Saturday, November 11, 2023

Rav Avigdor Miller on High School English Principals

 


Q: 
Why do they allow secular library books in the major frum yeshivas? I want to avoid loshon hara so I won’t mention the names of the yeshivas.

A:

The trouble is that in the yeshivas, the principal of the high school should be the rosh yeshiva himself.  That’s how it should be.  The rosh yeshiva with the big white beard, he should be the principal of the high school because that’s where we need him most.  

In Frankfurt-am-Main, the frum German community had a gymnasium, a high school, and the teachers of the secular subjects were very frum Jews.

A man once told me this - many years ago he was brought up there and he said that the man who taught him algebra taught him mussar and yiras Shamayim in the algebra class.  He taught him algebra too.  

That’s how it used to be.  In Frankfurt-am-Main, together with the secular subject, they taught him Torah and mitzvos.  

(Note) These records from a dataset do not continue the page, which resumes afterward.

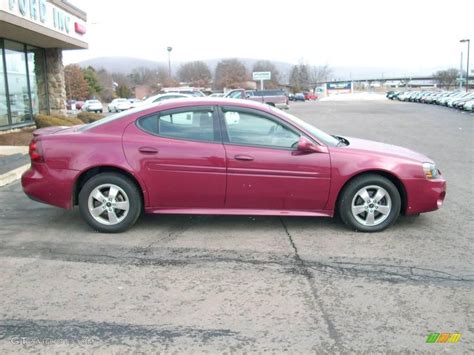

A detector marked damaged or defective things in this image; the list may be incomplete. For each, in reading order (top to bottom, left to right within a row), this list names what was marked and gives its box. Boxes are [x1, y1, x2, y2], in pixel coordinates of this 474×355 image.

crack in pavement [280, 217, 342, 354]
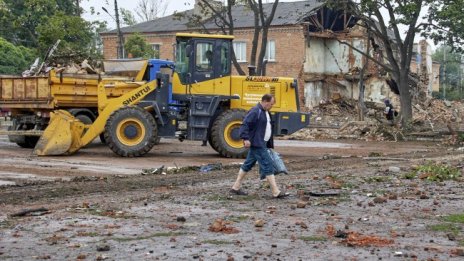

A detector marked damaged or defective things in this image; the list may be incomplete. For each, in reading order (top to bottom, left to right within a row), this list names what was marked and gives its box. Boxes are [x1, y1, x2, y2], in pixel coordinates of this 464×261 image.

damaged building [99, 0, 436, 109]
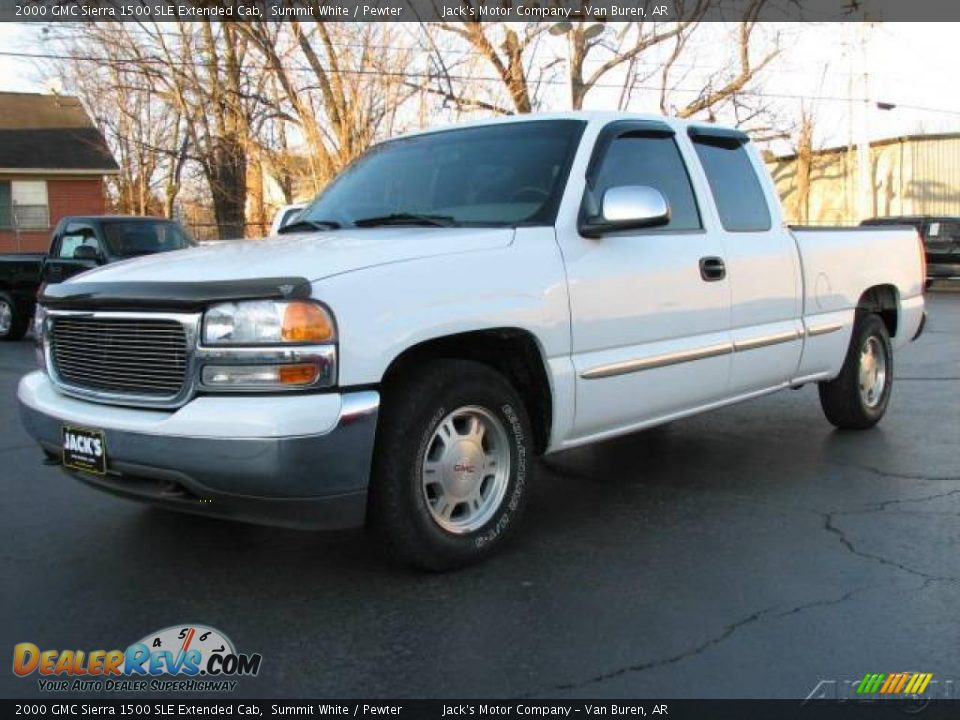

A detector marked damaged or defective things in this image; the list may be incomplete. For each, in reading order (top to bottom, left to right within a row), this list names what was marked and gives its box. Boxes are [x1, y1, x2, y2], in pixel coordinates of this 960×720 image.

crack in asphalt [540, 588, 872, 696]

You can do that.  You can show everything is connected with Torah.  It’s very important to utilize that.

But what do they do?  They take somebody who once went to the yeshiva who has a college degree.  He’s a frum Jew, but he’s shallow and he becomes a principal. He doesn’t really have the spirit of Torah in him.  And therefore, is it a surprise that sometimes he lets things get past him?  Not such good things pass his inspection.

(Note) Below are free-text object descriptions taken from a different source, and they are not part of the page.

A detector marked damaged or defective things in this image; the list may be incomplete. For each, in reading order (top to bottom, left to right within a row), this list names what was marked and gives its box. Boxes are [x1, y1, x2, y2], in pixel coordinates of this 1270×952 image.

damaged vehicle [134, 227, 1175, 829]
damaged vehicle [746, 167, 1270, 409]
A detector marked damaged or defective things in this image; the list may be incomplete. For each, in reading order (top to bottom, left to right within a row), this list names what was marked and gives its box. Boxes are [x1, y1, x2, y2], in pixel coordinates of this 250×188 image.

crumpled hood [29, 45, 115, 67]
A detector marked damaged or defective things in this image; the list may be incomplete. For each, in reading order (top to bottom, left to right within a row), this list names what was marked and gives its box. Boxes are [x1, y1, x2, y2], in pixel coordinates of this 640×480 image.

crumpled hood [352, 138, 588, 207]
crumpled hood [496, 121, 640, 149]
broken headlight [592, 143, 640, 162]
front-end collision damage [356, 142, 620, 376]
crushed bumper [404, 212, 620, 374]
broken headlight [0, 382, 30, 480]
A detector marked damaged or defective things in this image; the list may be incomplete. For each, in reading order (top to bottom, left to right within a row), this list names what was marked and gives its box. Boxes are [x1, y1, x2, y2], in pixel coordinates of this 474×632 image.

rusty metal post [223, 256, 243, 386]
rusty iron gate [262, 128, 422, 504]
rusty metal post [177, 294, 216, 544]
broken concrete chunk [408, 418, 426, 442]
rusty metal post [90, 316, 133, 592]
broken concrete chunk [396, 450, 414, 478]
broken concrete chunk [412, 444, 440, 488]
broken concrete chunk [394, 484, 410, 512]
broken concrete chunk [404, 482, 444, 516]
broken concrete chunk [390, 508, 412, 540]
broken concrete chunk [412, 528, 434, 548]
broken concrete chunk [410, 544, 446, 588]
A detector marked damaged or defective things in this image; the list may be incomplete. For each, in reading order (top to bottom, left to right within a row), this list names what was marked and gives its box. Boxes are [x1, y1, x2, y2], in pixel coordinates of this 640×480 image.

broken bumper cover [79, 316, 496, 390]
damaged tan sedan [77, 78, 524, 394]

That’s why I say that the rosh yeshiva should be in the high school office and should supervise everything. And then from the high school will go forth boys that are tzaddikim.  

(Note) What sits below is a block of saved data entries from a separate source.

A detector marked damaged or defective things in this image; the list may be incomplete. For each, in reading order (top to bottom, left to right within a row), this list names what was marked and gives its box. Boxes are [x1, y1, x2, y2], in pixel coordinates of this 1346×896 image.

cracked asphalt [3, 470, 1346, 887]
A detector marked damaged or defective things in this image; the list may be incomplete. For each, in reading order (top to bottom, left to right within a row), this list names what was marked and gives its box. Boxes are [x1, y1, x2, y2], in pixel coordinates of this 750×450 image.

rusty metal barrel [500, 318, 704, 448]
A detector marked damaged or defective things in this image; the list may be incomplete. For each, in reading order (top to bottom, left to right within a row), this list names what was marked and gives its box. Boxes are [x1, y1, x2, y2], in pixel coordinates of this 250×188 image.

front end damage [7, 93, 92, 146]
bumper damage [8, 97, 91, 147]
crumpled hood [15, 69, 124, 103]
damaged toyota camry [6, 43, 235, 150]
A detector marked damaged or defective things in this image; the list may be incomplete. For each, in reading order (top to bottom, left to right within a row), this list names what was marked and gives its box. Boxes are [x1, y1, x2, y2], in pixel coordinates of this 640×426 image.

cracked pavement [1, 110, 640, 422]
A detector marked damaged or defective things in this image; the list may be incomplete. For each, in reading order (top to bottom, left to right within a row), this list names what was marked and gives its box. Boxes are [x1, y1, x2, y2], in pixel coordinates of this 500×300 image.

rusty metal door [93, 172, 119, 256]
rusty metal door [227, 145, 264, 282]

You know many boys are failures in Gemara. They’re discouraged in the Gemara and therefore they turn away from the yeshivah. Even though they're in the yeshivah, they lose their idealism.  But in the secular department, you can win them back.  You can win them back in the secular department.  It’s easy because they're at home there.  And if the teachers had idealism, then they could talk yiras Shamayim always in the secular department.